Despite the unexpected earnings turnaround in 4QFY20 which propelled FY20 earnings above expectations, we maintain our Underperform call as we think: (i) the rally in Annjoo’s share price may have already over-priced prospects, and (ii) long steel prices may not be sustainable once currently idle plants ramp up productions. That said, we raise TP to RM1.57 (from RM0.77) as we switch our valuation methodology to PER (from PBV) to reflect its return to profitability as well as higher steel prices.
A positive surprise. 4QFY20 saw an unexpected turnaround by posting a CNP of RM17.3m which alleviated FY20 core net loss (CNL) to RM54m – above our/consensus loss estimates of RM98m/RM103m, respectively. The positive deviation stems from stronger margins attributable to higher steel prices. No dividends declared as expected.
Results’ highlights. QoQ, 4QFY20 CNP of RM17.3m marked a return to the black (from a loss of RM20.2m) as steel prices surged from RM1,997/tonne to RM2,164/tonne. Meanwhile, despite the Covid-19 pandemic, FY20 losses of RM54m narrowed 58% YoY also thanks to the higher steel prices (of RM2,130/tonne against RM2,090/tonne in FY19) which led to stronger margins.
Upcoming 1QFY21 earnings to be stronger QoQ on (i) higher steel prices of RM2,675/t (against RM2,164/t), and (ii) lagging COGS effect from higher raw material prices i.e. iron ore and scrap. Based on ASP of RM2,675/t, we anticipate 1QFY21 to record CNP of RM40m.
However, we have our reservations to turn bullish. We think that the rise in global long steel prices may have reached its peak as supply tightness would ease once plants (which were idle) ramp up production. Also, we think that long steel demand from China’s construction activities may gradually ease for the remainder of the year. Case in point, despite coming out from the winter months (Dec-Feb) which would see increased consumption of long steel, China long steel prices in March saw an initial spike but have since plateaued and are gradually trending down.

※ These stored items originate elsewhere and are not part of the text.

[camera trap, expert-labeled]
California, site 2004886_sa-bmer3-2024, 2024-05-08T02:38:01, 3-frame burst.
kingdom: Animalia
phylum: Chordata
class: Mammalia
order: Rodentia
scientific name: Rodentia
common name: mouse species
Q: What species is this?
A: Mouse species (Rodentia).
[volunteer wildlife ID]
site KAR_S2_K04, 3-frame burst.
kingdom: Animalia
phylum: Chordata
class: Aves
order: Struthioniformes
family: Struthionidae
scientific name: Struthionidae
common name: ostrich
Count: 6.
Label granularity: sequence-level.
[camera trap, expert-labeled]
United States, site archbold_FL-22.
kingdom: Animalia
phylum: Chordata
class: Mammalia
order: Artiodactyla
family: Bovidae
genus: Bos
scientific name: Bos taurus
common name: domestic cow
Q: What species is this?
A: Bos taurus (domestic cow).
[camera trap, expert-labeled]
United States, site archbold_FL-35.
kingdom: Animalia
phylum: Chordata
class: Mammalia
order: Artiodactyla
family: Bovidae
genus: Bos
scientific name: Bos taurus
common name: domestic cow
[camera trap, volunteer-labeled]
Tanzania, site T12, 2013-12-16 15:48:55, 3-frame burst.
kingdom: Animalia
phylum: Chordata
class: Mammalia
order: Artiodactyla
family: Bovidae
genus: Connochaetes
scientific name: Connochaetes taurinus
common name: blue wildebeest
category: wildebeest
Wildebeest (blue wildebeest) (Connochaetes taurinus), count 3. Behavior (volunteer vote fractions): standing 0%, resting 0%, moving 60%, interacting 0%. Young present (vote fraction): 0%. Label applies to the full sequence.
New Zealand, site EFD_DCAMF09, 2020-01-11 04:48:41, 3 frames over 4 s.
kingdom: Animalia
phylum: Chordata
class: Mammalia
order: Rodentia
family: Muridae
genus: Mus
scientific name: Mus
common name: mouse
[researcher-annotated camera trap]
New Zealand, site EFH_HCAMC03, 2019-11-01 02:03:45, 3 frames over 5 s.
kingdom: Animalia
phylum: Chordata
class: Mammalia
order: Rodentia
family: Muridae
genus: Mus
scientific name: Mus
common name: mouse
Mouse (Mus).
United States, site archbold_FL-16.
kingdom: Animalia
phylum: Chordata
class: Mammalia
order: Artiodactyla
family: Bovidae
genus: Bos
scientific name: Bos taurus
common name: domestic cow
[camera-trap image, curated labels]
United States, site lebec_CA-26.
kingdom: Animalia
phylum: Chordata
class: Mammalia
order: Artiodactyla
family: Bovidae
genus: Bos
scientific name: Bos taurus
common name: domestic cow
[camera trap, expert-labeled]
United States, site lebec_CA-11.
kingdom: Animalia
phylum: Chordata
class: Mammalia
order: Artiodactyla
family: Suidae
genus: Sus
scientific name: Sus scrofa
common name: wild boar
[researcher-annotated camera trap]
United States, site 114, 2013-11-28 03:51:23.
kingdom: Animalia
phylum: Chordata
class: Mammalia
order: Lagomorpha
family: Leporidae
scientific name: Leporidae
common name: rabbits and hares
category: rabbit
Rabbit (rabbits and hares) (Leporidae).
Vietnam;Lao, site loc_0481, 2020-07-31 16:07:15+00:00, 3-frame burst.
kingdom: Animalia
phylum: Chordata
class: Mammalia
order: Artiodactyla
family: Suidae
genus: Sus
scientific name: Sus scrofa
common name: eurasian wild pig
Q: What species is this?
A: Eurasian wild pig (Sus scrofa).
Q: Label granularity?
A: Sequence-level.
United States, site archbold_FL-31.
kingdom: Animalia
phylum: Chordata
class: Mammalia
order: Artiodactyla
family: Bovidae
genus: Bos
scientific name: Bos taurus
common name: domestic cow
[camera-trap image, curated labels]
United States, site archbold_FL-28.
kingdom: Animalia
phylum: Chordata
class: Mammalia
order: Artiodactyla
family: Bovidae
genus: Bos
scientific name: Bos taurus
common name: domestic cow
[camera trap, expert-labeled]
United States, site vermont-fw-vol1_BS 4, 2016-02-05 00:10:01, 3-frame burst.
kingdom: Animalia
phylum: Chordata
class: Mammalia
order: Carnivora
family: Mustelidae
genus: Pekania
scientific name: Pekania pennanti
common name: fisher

Unlike flat steel prices which have been on a continuous uptrend globally (up till now), we deduce that China’s construction steel demand may not be sustainable.
Potential margin squeeze. The recent divergence of flat steel prices and long steel prices could also mean a margin squeeze for long steel producers. With steel manufacturers consuming the same pool of raw materials (i.e. iron ore, scrap, coke), the huge demand for flat steel could mean elevated (or higher) raw material costs in which long steel producer may not possess the capability to pass through.
Earnings outlook. Post results, we raise our FY21E earnings to CNP of RM89m (from loss of RM25m) and introduce FY22E CNP of RM67m. Our steel ASPs for FY21/FY22 are RM2,675/RM2,650/t, respectively.
Maintain Underperform on higher TP of RM1.57 (from RM0.77) after switching our valuation methodology from 0.38x PBV to 11x PER as Annjoo returns to profitability. We maintain our UP call as we feel the recent share price rally may have already over-priced the prospects. During the steel up-cycle back in 2016-2018, Annjoo fetched a peak Fwd. PER of 11x. Working backwards by dividing its current market cap of RM1.4b (diluted for RCPS) with a PER of 11x, this implies that Annjoo should be able to fetch earnings of RM127m per annum. However, with long steel prices expected to plateau coupled with the lagging higher material costs playing catch-up from 2QFY21 onwards, we think that RM127m is an aggressive target.